Unrealistic targets, project deadlines, extra work hours, and much more can lead to exhaust any employee. As a result, you hamper their ability to think. Employees deliver quantity and not quality. Just like machines, we as humans need rest too. It is proven in multiple pieces of research that the mind controls the physical body and not the other way around.
So, having a flexible work culture is important to keep your employees ready for critical thinking,
2. Personal Bias and Conditioning Of A Employee
Every person in your business will come from a different background. This background entails personal experiences, different living standards, people around them, and so on! All this tends to have an impact on their thinking ability.
As humans, we may not realize but our personal experience leads to a personal bias. This affects our ability to think logically and critically.
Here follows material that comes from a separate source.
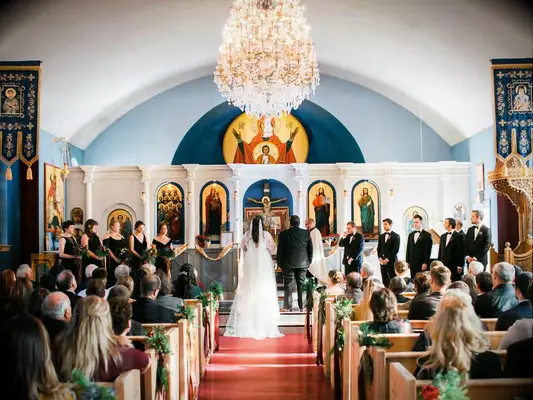 Traditional Greek Orthodox wedding ceremony order in a church.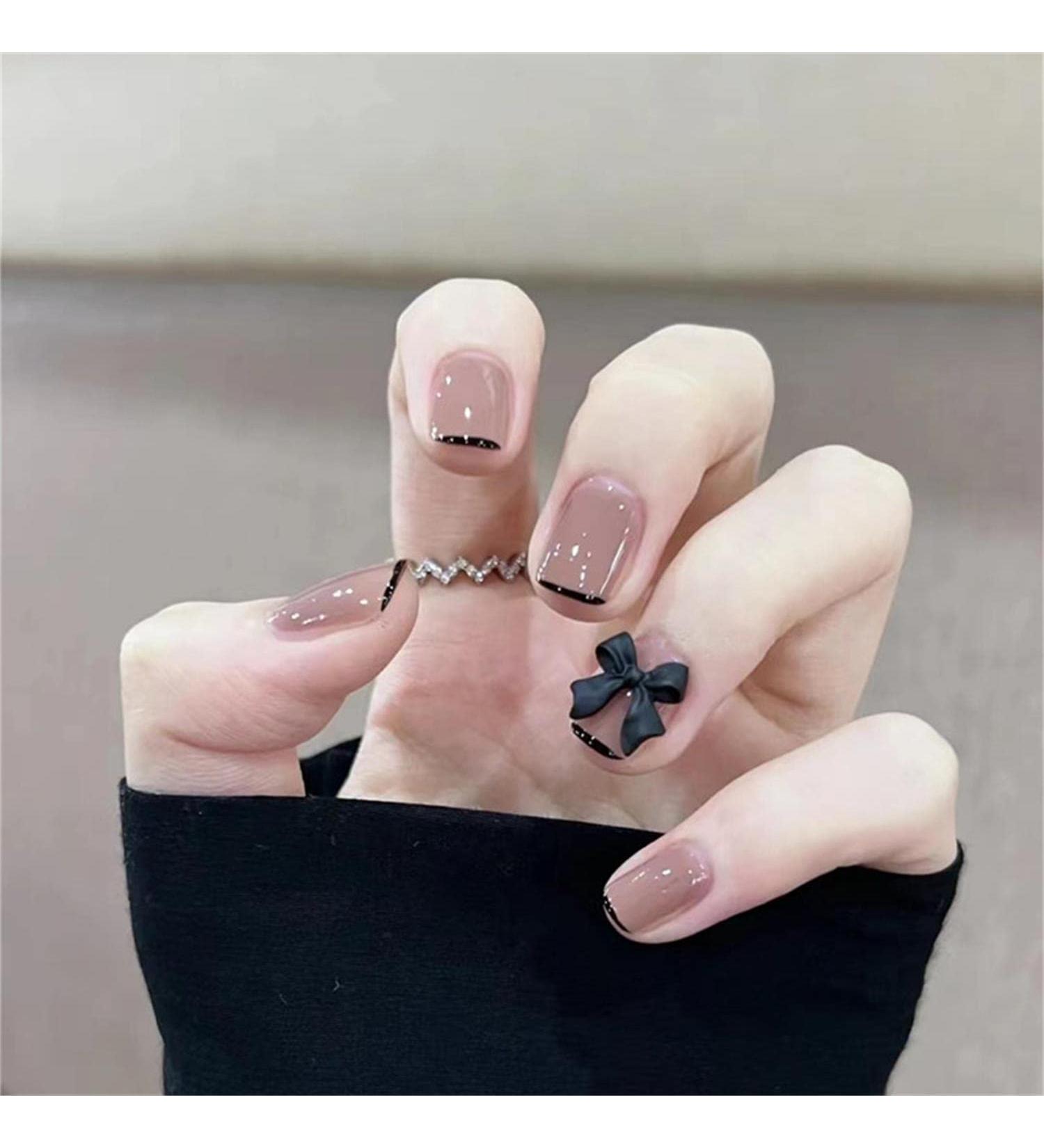 Press on Nails Short Fake Nails 24Pcs Shiny False fingernail with Self-Adhesive Jelly Nail Glue Tabs Press On False Nails - Buy Online on GoSupps.com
No matter the situation, this personal bias can kick in. Once it kicks in, your thinking tends to move in a particular direction.
As a business, you need to come up with a workflow process to ensure that any employee’s personal bias is not reflected in their work. This is quite tough but not impossible. This is where the HR department works with the employees on a regular basis to keep in check their experience with the work culture.
3. Mundane Work Culture
Every employee has a set of tasks for which you hire them. But, every employee needs to be challenged in work and in their daily tasks. A person that is performing the same tasks every day without much thinking wouldn’t be able to think out of the box.
Most businesses nowadays provide different and dynamic work routines for their employees. This ensures they are not in a bubble. Some of the tasks would include clerical work without much thinking. But, the other tasks rely heavily on the way you think and execute.
As they say, you cannot run without walking. Each employee’s work profile needs to have a dynamic set of tasks. This would require them to think critically to execute their work. In the long run, the same employees provide valuable inputs changing the face of your business.
4. Low Ownership For An Employee
This one aspect of many businesses is quite ignored. Every employee needs to get ownership and be held accountable for a particular task. Employees without ownership or low ownership tend to execute tasks with the same logic and survive on the same performance graph. This allows the employee to be in their comfort zone. As a result, it affects the way they provide inputs for decision-making in the company.
Many employees are not made part of the decision-making process of the company. This is the most harmful work culture you can ever have. I am not asking you to ask a fresher to perform the responsibilities of a CEO! But, every employee in the hierarchy should contribute to the decision-making process of the company.
When every employee is asked to provide input, they tend to start their thinking process and try to provide valuable input. You cannot expect any employee to provide business insights if he is not a part of it in the first place.
5. Personal Growth Over Business Growth
There are many employees who focus more on their personal growth in the company than any other thing. They tend to overlook the nature of their work relating to the company’s success. Every employee needs to be realized how their work is contributing to the business.
If any employee doesn’t know the impact he is creating in any business, you cannot expect critical and logical thinking from them. All their actions and decisions are ensuring their growth and not the company’s growth.
As a business, it is important to let your employees know their impact on the business. Then only they tend to contribute more. Else, they stay in a bubble, perform their tasks, and leave!
Bottom Line
I have tried covering the basic barriers to critical thinking. There are other barriers to critical thinking as well. But, having been working in multiple companies, these 5 are the most important and necessary to work upon. I am sure you can think of a lot of other barriers. As every business is different, there may be certain barriers specific to a particular business industry. However, the above 5 barriers to critical thinking are quite common. They can hamper any business.